上半身の筋肉が発達すると、赤ちゃんの頭の特定の箇所に圧力がかかることを防げます。
1回1~2分から開始し、1日合計30分以上を目標に行いましょう。
頭のゆがみを治すために、ヘルメット治療を行う場合もあります。
頭の形が気になる場合はまずはご相談ください。治療が必要かどうか、どのような治療を行うかお子さまにあった方法をお伝えいたします。
股関節のずれ
赤ちゃんの足は、О脚でM字に開いている状態が正常ですが、股関節に悪い習慣を続けていると徐々に股関節がずれて脱臼が進んでしまいます。

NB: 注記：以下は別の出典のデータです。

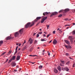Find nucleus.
<instances>
[{"label": "nucleus", "instance_id": "1", "mask_svg": "<svg viewBox=\"0 0 75 75\" xmlns=\"http://www.w3.org/2000/svg\"><path fill=\"white\" fill-rule=\"evenodd\" d=\"M23 29H21L18 32H16L15 33V37L16 38L18 37L19 35V33L21 34H23Z\"/></svg>", "mask_w": 75, "mask_h": 75}, {"label": "nucleus", "instance_id": "2", "mask_svg": "<svg viewBox=\"0 0 75 75\" xmlns=\"http://www.w3.org/2000/svg\"><path fill=\"white\" fill-rule=\"evenodd\" d=\"M41 18V17H37L36 18V19L35 20V23H36V22H37V21H38L39 20H40Z\"/></svg>", "mask_w": 75, "mask_h": 75}, {"label": "nucleus", "instance_id": "3", "mask_svg": "<svg viewBox=\"0 0 75 75\" xmlns=\"http://www.w3.org/2000/svg\"><path fill=\"white\" fill-rule=\"evenodd\" d=\"M31 24V23L29 22L27 23V24H26L25 26V28H27Z\"/></svg>", "mask_w": 75, "mask_h": 75}, {"label": "nucleus", "instance_id": "4", "mask_svg": "<svg viewBox=\"0 0 75 75\" xmlns=\"http://www.w3.org/2000/svg\"><path fill=\"white\" fill-rule=\"evenodd\" d=\"M47 18V17H44V18H43L42 19V20L41 21V23H44V21H45V20H46Z\"/></svg>", "mask_w": 75, "mask_h": 75}, {"label": "nucleus", "instance_id": "5", "mask_svg": "<svg viewBox=\"0 0 75 75\" xmlns=\"http://www.w3.org/2000/svg\"><path fill=\"white\" fill-rule=\"evenodd\" d=\"M13 38H12L11 36H9L6 37L5 39V40H10V39H13Z\"/></svg>", "mask_w": 75, "mask_h": 75}, {"label": "nucleus", "instance_id": "6", "mask_svg": "<svg viewBox=\"0 0 75 75\" xmlns=\"http://www.w3.org/2000/svg\"><path fill=\"white\" fill-rule=\"evenodd\" d=\"M30 41V44H31L33 42V40L31 39V38H30L28 41L29 42Z\"/></svg>", "mask_w": 75, "mask_h": 75}, {"label": "nucleus", "instance_id": "7", "mask_svg": "<svg viewBox=\"0 0 75 75\" xmlns=\"http://www.w3.org/2000/svg\"><path fill=\"white\" fill-rule=\"evenodd\" d=\"M64 46L67 49H69V48H71V46L70 45L67 46L65 45H64Z\"/></svg>", "mask_w": 75, "mask_h": 75}, {"label": "nucleus", "instance_id": "8", "mask_svg": "<svg viewBox=\"0 0 75 75\" xmlns=\"http://www.w3.org/2000/svg\"><path fill=\"white\" fill-rule=\"evenodd\" d=\"M57 43V41L56 39H54L53 42V44L54 45H56Z\"/></svg>", "mask_w": 75, "mask_h": 75}, {"label": "nucleus", "instance_id": "9", "mask_svg": "<svg viewBox=\"0 0 75 75\" xmlns=\"http://www.w3.org/2000/svg\"><path fill=\"white\" fill-rule=\"evenodd\" d=\"M57 14V12H53L52 13V14L51 15L50 17H51L53 16H54V15H56Z\"/></svg>", "mask_w": 75, "mask_h": 75}, {"label": "nucleus", "instance_id": "10", "mask_svg": "<svg viewBox=\"0 0 75 75\" xmlns=\"http://www.w3.org/2000/svg\"><path fill=\"white\" fill-rule=\"evenodd\" d=\"M64 69L65 70H66V71H68L69 70V69H68V67H66V68H64L63 69Z\"/></svg>", "mask_w": 75, "mask_h": 75}, {"label": "nucleus", "instance_id": "11", "mask_svg": "<svg viewBox=\"0 0 75 75\" xmlns=\"http://www.w3.org/2000/svg\"><path fill=\"white\" fill-rule=\"evenodd\" d=\"M64 41L67 44H68V45H70V42H69L68 40H65Z\"/></svg>", "mask_w": 75, "mask_h": 75}, {"label": "nucleus", "instance_id": "12", "mask_svg": "<svg viewBox=\"0 0 75 75\" xmlns=\"http://www.w3.org/2000/svg\"><path fill=\"white\" fill-rule=\"evenodd\" d=\"M11 65H12V67H15V66H16V63L14 62H12Z\"/></svg>", "mask_w": 75, "mask_h": 75}, {"label": "nucleus", "instance_id": "13", "mask_svg": "<svg viewBox=\"0 0 75 75\" xmlns=\"http://www.w3.org/2000/svg\"><path fill=\"white\" fill-rule=\"evenodd\" d=\"M20 55L17 56L16 59L17 61H18L20 59Z\"/></svg>", "mask_w": 75, "mask_h": 75}, {"label": "nucleus", "instance_id": "14", "mask_svg": "<svg viewBox=\"0 0 75 75\" xmlns=\"http://www.w3.org/2000/svg\"><path fill=\"white\" fill-rule=\"evenodd\" d=\"M35 20L33 21V22L32 23V24L30 26V27H32V26H33V25L35 23Z\"/></svg>", "mask_w": 75, "mask_h": 75}, {"label": "nucleus", "instance_id": "15", "mask_svg": "<svg viewBox=\"0 0 75 75\" xmlns=\"http://www.w3.org/2000/svg\"><path fill=\"white\" fill-rule=\"evenodd\" d=\"M15 59H16V56H13L12 58H11V60L13 61V60H15Z\"/></svg>", "mask_w": 75, "mask_h": 75}, {"label": "nucleus", "instance_id": "16", "mask_svg": "<svg viewBox=\"0 0 75 75\" xmlns=\"http://www.w3.org/2000/svg\"><path fill=\"white\" fill-rule=\"evenodd\" d=\"M57 69L59 71H61V67L59 66L57 67Z\"/></svg>", "mask_w": 75, "mask_h": 75}, {"label": "nucleus", "instance_id": "17", "mask_svg": "<svg viewBox=\"0 0 75 75\" xmlns=\"http://www.w3.org/2000/svg\"><path fill=\"white\" fill-rule=\"evenodd\" d=\"M55 73H58V70L57 69H55L54 71Z\"/></svg>", "mask_w": 75, "mask_h": 75}, {"label": "nucleus", "instance_id": "18", "mask_svg": "<svg viewBox=\"0 0 75 75\" xmlns=\"http://www.w3.org/2000/svg\"><path fill=\"white\" fill-rule=\"evenodd\" d=\"M69 40H72V36H69Z\"/></svg>", "mask_w": 75, "mask_h": 75}, {"label": "nucleus", "instance_id": "19", "mask_svg": "<svg viewBox=\"0 0 75 75\" xmlns=\"http://www.w3.org/2000/svg\"><path fill=\"white\" fill-rule=\"evenodd\" d=\"M69 9H66L65 10H64V11L65 12H67V11H69Z\"/></svg>", "mask_w": 75, "mask_h": 75}, {"label": "nucleus", "instance_id": "20", "mask_svg": "<svg viewBox=\"0 0 75 75\" xmlns=\"http://www.w3.org/2000/svg\"><path fill=\"white\" fill-rule=\"evenodd\" d=\"M43 15H44V16H45L46 15H47V12L44 13H43Z\"/></svg>", "mask_w": 75, "mask_h": 75}, {"label": "nucleus", "instance_id": "21", "mask_svg": "<svg viewBox=\"0 0 75 75\" xmlns=\"http://www.w3.org/2000/svg\"><path fill=\"white\" fill-rule=\"evenodd\" d=\"M29 56L30 57H35L36 56H37V55H29Z\"/></svg>", "mask_w": 75, "mask_h": 75}, {"label": "nucleus", "instance_id": "22", "mask_svg": "<svg viewBox=\"0 0 75 75\" xmlns=\"http://www.w3.org/2000/svg\"><path fill=\"white\" fill-rule=\"evenodd\" d=\"M3 43V40L0 41V44H2Z\"/></svg>", "mask_w": 75, "mask_h": 75}, {"label": "nucleus", "instance_id": "23", "mask_svg": "<svg viewBox=\"0 0 75 75\" xmlns=\"http://www.w3.org/2000/svg\"><path fill=\"white\" fill-rule=\"evenodd\" d=\"M72 34L73 35H74L75 34V30L72 31Z\"/></svg>", "mask_w": 75, "mask_h": 75}, {"label": "nucleus", "instance_id": "24", "mask_svg": "<svg viewBox=\"0 0 75 75\" xmlns=\"http://www.w3.org/2000/svg\"><path fill=\"white\" fill-rule=\"evenodd\" d=\"M39 68L40 69H41V68H42V66H40L39 67Z\"/></svg>", "mask_w": 75, "mask_h": 75}, {"label": "nucleus", "instance_id": "25", "mask_svg": "<svg viewBox=\"0 0 75 75\" xmlns=\"http://www.w3.org/2000/svg\"><path fill=\"white\" fill-rule=\"evenodd\" d=\"M6 52H4V53H3L1 55V56L2 55H4V54H6Z\"/></svg>", "mask_w": 75, "mask_h": 75}, {"label": "nucleus", "instance_id": "26", "mask_svg": "<svg viewBox=\"0 0 75 75\" xmlns=\"http://www.w3.org/2000/svg\"><path fill=\"white\" fill-rule=\"evenodd\" d=\"M60 62H61V63L62 64H64V61L60 60Z\"/></svg>", "mask_w": 75, "mask_h": 75}, {"label": "nucleus", "instance_id": "27", "mask_svg": "<svg viewBox=\"0 0 75 75\" xmlns=\"http://www.w3.org/2000/svg\"><path fill=\"white\" fill-rule=\"evenodd\" d=\"M41 41H46V40H45L44 39H41Z\"/></svg>", "mask_w": 75, "mask_h": 75}, {"label": "nucleus", "instance_id": "28", "mask_svg": "<svg viewBox=\"0 0 75 75\" xmlns=\"http://www.w3.org/2000/svg\"><path fill=\"white\" fill-rule=\"evenodd\" d=\"M63 11H64V10H61L60 11H59V13H61V12H62Z\"/></svg>", "mask_w": 75, "mask_h": 75}, {"label": "nucleus", "instance_id": "29", "mask_svg": "<svg viewBox=\"0 0 75 75\" xmlns=\"http://www.w3.org/2000/svg\"><path fill=\"white\" fill-rule=\"evenodd\" d=\"M70 42H71V44H72L73 43V40H72V39H71L70 40Z\"/></svg>", "mask_w": 75, "mask_h": 75}, {"label": "nucleus", "instance_id": "30", "mask_svg": "<svg viewBox=\"0 0 75 75\" xmlns=\"http://www.w3.org/2000/svg\"><path fill=\"white\" fill-rule=\"evenodd\" d=\"M12 61V60H11V59H10L8 61V63H10Z\"/></svg>", "mask_w": 75, "mask_h": 75}, {"label": "nucleus", "instance_id": "31", "mask_svg": "<svg viewBox=\"0 0 75 75\" xmlns=\"http://www.w3.org/2000/svg\"><path fill=\"white\" fill-rule=\"evenodd\" d=\"M37 43V41L36 40H35V42H34V44H36V43Z\"/></svg>", "mask_w": 75, "mask_h": 75}, {"label": "nucleus", "instance_id": "32", "mask_svg": "<svg viewBox=\"0 0 75 75\" xmlns=\"http://www.w3.org/2000/svg\"><path fill=\"white\" fill-rule=\"evenodd\" d=\"M62 14H60L59 16H58L59 17H62Z\"/></svg>", "mask_w": 75, "mask_h": 75}, {"label": "nucleus", "instance_id": "33", "mask_svg": "<svg viewBox=\"0 0 75 75\" xmlns=\"http://www.w3.org/2000/svg\"><path fill=\"white\" fill-rule=\"evenodd\" d=\"M60 66H61L62 67H63L64 66L63 64H60Z\"/></svg>", "mask_w": 75, "mask_h": 75}, {"label": "nucleus", "instance_id": "34", "mask_svg": "<svg viewBox=\"0 0 75 75\" xmlns=\"http://www.w3.org/2000/svg\"><path fill=\"white\" fill-rule=\"evenodd\" d=\"M25 42H26V40H24V42L23 44V45H24V44H25Z\"/></svg>", "mask_w": 75, "mask_h": 75}, {"label": "nucleus", "instance_id": "35", "mask_svg": "<svg viewBox=\"0 0 75 75\" xmlns=\"http://www.w3.org/2000/svg\"><path fill=\"white\" fill-rule=\"evenodd\" d=\"M39 34H37V36H36L37 38H38V37H39Z\"/></svg>", "mask_w": 75, "mask_h": 75}, {"label": "nucleus", "instance_id": "36", "mask_svg": "<svg viewBox=\"0 0 75 75\" xmlns=\"http://www.w3.org/2000/svg\"><path fill=\"white\" fill-rule=\"evenodd\" d=\"M50 35H51L50 34H48L47 35V38H48V37H49V36H50Z\"/></svg>", "mask_w": 75, "mask_h": 75}, {"label": "nucleus", "instance_id": "37", "mask_svg": "<svg viewBox=\"0 0 75 75\" xmlns=\"http://www.w3.org/2000/svg\"><path fill=\"white\" fill-rule=\"evenodd\" d=\"M66 55H67V56H68V55H69V54L68 53H66Z\"/></svg>", "mask_w": 75, "mask_h": 75}, {"label": "nucleus", "instance_id": "38", "mask_svg": "<svg viewBox=\"0 0 75 75\" xmlns=\"http://www.w3.org/2000/svg\"><path fill=\"white\" fill-rule=\"evenodd\" d=\"M42 32H39L38 33V34H42Z\"/></svg>", "mask_w": 75, "mask_h": 75}, {"label": "nucleus", "instance_id": "39", "mask_svg": "<svg viewBox=\"0 0 75 75\" xmlns=\"http://www.w3.org/2000/svg\"><path fill=\"white\" fill-rule=\"evenodd\" d=\"M49 27H50V25H47V29H48Z\"/></svg>", "mask_w": 75, "mask_h": 75}, {"label": "nucleus", "instance_id": "40", "mask_svg": "<svg viewBox=\"0 0 75 75\" xmlns=\"http://www.w3.org/2000/svg\"><path fill=\"white\" fill-rule=\"evenodd\" d=\"M70 25H65V26H66V27H67V26H70Z\"/></svg>", "mask_w": 75, "mask_h": 75}, {"label": "nucleus", "instance_id": "41", "mask_svg": "<svg viewBox=\"0 0 75 75\" xmlns=\"http://www.w3.org/2000/svg\"><path fill=\"white\" fill-rule=\"evenodd\" d=\"M69 63V61H68L67 62V63H66V64H68Z\"/></svg>", "mask_w": 75, "mask_h": 75}, {"label": "nucleus", "instance_id": "42", "mask_svg": "<svg viewBox=\"0 0 75 75\" xmlns=\"http://www.w3.org/2000/svg\"><path fill=\"white\" fill-rule=\"evenodd\" d=\"M30 63H31V64H35V62H30Z\"/></svg>", "mask_w": 75, "mask_h": 75}, {"label": "nucleus", "instance_id": "43", "mask_svg": "<svg viewBox=\"0 0 75 75\" xmlns=\"http://www.w3.org/2000/svg\"><path fill=\"white\" fill-rule=\"evenodd\" d=\"M11 52H12L10 50L8 53H9V54H11Z\"/></svg>", "mask_w": 75, "mask_h": 75}, {"label": "nucleus", "instance_id": "44", "mask_svg": "<svg viewBox=\"0 0 75 75\" xmlns=\"http://www.w3.org/2000/svg\"><path fill=\"white\" fill-rule=\"evenodd\" d=\"M53 34H55V31H54L53 32Z\"/></svg>", "mask_w": 75, "mask_h": 75}, {"label": "nucleus", "instance_id": "45", "mask_svg": "<svg viewBox=\"0 0 75 75\" xmlns=\"http://www.w3.org/2000/svg\"><path fill=\"white\" fill-rule=\"evenodd\" d=\"M75 64H74L73 65V67H75Z\"/></svg>", "mask_w": 75, "mask_h": 75}, {"label": "nucleus", "instance_id": "46", "mask_svg": "<svg viewBox=\"0 0 75 75\" xmlns=\"http://www.w3.org/2000/svg\"><path fill=\"white\" fill-rule=\"evenodd\" d=\"M51 14V13H50V12H49V13H48L47 12V14Z\"/></svg>", "mask_w": 75, "mask_h": 75}, {"label": "nucleus", "instance_id": "47", "mask_svg": "<svg viewBox=\"0 0 75 75\" xmlns=\"http://www.w3.org/2000/svg\"><path fill=\"white\" fill-rule=\"evenodd\" d=\"M8 61V59H7L6 61L5 62H7Z\"/></svg>", "mask_w": 75, "mask_h": 75}, {"label": "nucleus", "instance_id": "48", "mask_svg": "<svg viewBox=\"0 0 75 75\" xmlns=\"http://www.w3.org/2000/svg\"><path fill=\"white\" fill-rule=\"evenodd\" d=\"M17 51H18L17 50H16V51L15 52V54H16L17 52Z\"/></svg>", "mask_w": 75, "mask_h": 75}, {"label": "nucleus", "instance_id": "49", "mask_svg": "<svg viewBox=\"0 0 75 75\" xmlns=\"http://www.w3.org/2000/svg\"><path fill=\"white\" fill-rule=\"evenodd\" d=\"M68 19H67V18H66V19H64V20L65 21H67V20H68Z\"/></svg>", "mask_w": 75, "mask_h": 75}, {"label": "nucleus", "instance_id": "50", "mask_svg": "<svg viewBox=\"0 0 75 75\" xmlns=\"http://www.w3.org/2000/svg\"><path fill=\"white\" fill-rule=\"evenodd\" d=\"M43 36H44V37H45L46 36V35H45V34H43Z\"/></svg>", "mask_w": 75, "mask_h": 75}, {"label": "nucleus", "instance_id": "51", "mask_svg": "<svg viewBox=\"0 0 75 75\" xmlns=\"http://www.w3.org/2000/svg\"><path fill=\"white\" fill-rule=\"evenodd\" d=\"M38 24H39V23H38L36 24V26H37V25H38Z\"/></svg>", "mask_w": 75, "mask_h": 75}, {"label": "nucleus", "instance_id": "52", "mask_svg": "<svg viewBox=\"0 0 75 75\" xmlns=\"http://www.w3.org/2000/svg\"><path fill=\"white\" fill-rule=\"evenodd\" d=\"M69 58L70 59H73L71 58V57H69Z\"/></svg>", "mask_w": 75, "mask_h": 75}, {"label": "nucleus", "instance_id": "53", "mask_svg": "<svg viewBox=\"0 0 75 75\" xmlns=\"http://www.w3.org/2000/svg\"><path fill=\"white\" fill-rule=\"evenodd\" d=\"M52 41V40H51L49 42V43H50V42H51Z\"/></svg>", "mask_w": 75, "mask_h": 75}, {"label": "nucleus", "instance_id": "54", "mask_svg": "<svg viewBox=\"0 0 75 75\" xmlns=\"http://www.w3.org/2000/svg\"><path fill=\"white\" fill-rule=\"evenodd\" d=\"M48 55L50 56V53L48 54Z\"/></svg>", "mask_w": 75, "mask_h": 75}, {"label": "nucleus", "instance_id": "55", "mask_svg": "<svg viewBox=\"0 0 75 75\" xmlns=\"http://www.w3.org/2000/svg\"><path fill=\"white\" fill-rule=\"evenodd\" d=\"M21 45V44H19L18 45L19 47H20V46Z\"/></svg>", "mask_w": 75, "mask_h": 75}, {"label": "nucleus", "instance_id": "56", "mask_svg": "<svg viewBox=\"0 0 75 75\" xmlns=\"http://www.w3.org/2000/svg\"><path fill=\"white\" fill-rule=\"evenodd\" d=\"M37 34V33H34V34H33V35H34V36L35 35V34Z\"/></svg>", "mask_w": 75, "mask_h": 75}, {"label": "nucleus", "instance_id": "57", "mask_svg": "<svg viewBox=\"0 0 75 75\" xmlns=\"http://www.w3.org/2000/svg\"><path fill=\"white\" fill-rule=\"evenodd\" d=\"M14 71H15V72H16V71H17V70L15 69V70H14Z\"/></svg>", "mask_w": 75, "mask_h": 75}, {"label": "nucleus", "instance_id": "58", "mask_svg": "<svg viewBox=\"0 0 75 75\" xmlns=\"http://www.w3.org/2000/svg\"><path fill=\"white\" fill-rule=\"evenodd\" d=\"M19 67L18 66H17L16 68H19V67Z\"/></svg>", "mask_w": 75, "mask_h": 75}, {"label": "nucleus", "instance_id": "59", "mask_svg": "<svg viewBox=\"0 0 75 75\" xmlns=\"http://www.w3.org/2000/svg\"><path fill=\"white\" fill-rule=\"evenodd\" d=\"M47 53H48V54H49V53H50V52H49L48 51H47Z\"/></svg>", "mask_w": 75, "mask_h": 75}, {"label": "nucleus", "instance_id": "60", "mask_svg": "<svg viewBox=\"0 0 75 75\" xmlns=\"http://www.w3.org/2000/svg\"><path fill=\"white\" fill-rule=\"evenodd\" d=\"M44 52H43L42 53V55H44Z\"/></svg>", "mask_w": 75, "mask_h": 75}, {"label": "nucleus", "instance_id": "61", "mask_svg": "<svg viewBox=\"0 0 75 75\" xmlns=\"http://www.w3.org/2000/svg\"><path fill=\"white\" fill-rule=\"evenodd\" d=\"M58 30H59V28H58L57 29V31H58Z\"/></svg>", "mask_w": 75, "mask_h": 75}, {"label": "nucleus", "instance_id": "62", "mask_svg": "<svg viewBox=\"0 0 75 75\" xmlns=\"http://www.w3.org/2000/svg\"><path fill=\"white\" fill-rule=\"evenodd\" d=\"M19 50H20V48L18 49V51H19Z\"/></svg>", "mask_w": 75, "mask_h": 75}, {"label": "nucleus", "instance_id": "63", "mask_svg": "<svg viewBox=\"0 0 75 75\" xmlns=\"http://www.w3.org/2000/svg\"><path fill=\"white\" fill-rule=\"evenodd\" d=\"M69 28V27H67V29H68Z\"/></svg>", "mask_w": 75, "mask_h": 75}, {"label": "nucleus", "instance_id": "64", "mask_svg": "<svg viewBox=\"0 0 75 75\" xmlns=\"http://www.w3.org/2000/svg\"><path fill=\"white\" fill-rule=\"evenodd\" d=\"M41 30H42V29H40V31H41Z\"/></svg>", "mask_w": 75, "mask_h": 75}]
</instances>
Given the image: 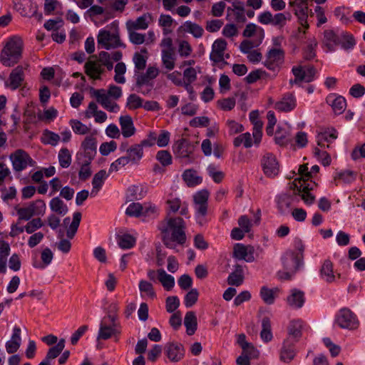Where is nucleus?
Here are the masks:
<instances>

股関節の動きが左右で異なる、足の長さが左右で異なる、足を広げると痛がるなどがあれば先天性股関節脱臼という股関節がずれる病気かもしれません。
<股関節に悪い習慣>
・おむつの位置が低く股関節に食い込んでいる
・おくるみや厚手の衣類で股関節の動きを制限している
・下肢をまっすぐに伸ばす
「先天性」とついていますが、生後の習慣など後天的な要素が原因の多くを占めています。上記に加えて、長時間の横抱きやスリングの使用は足が伸び、股関節が閉じた状態になるため注意が必要です。
1歳以降で脱臼と診断された場合の治療には入院が必要となります。
生後半年までの発見で入院が必要な治療のほとんどが回避できるため、左右の足の長さが違う、股関節の動きが左右対称でないなど、少しでも気になる点があれば、乳幼児健診を待たずに小児科へご相談ください。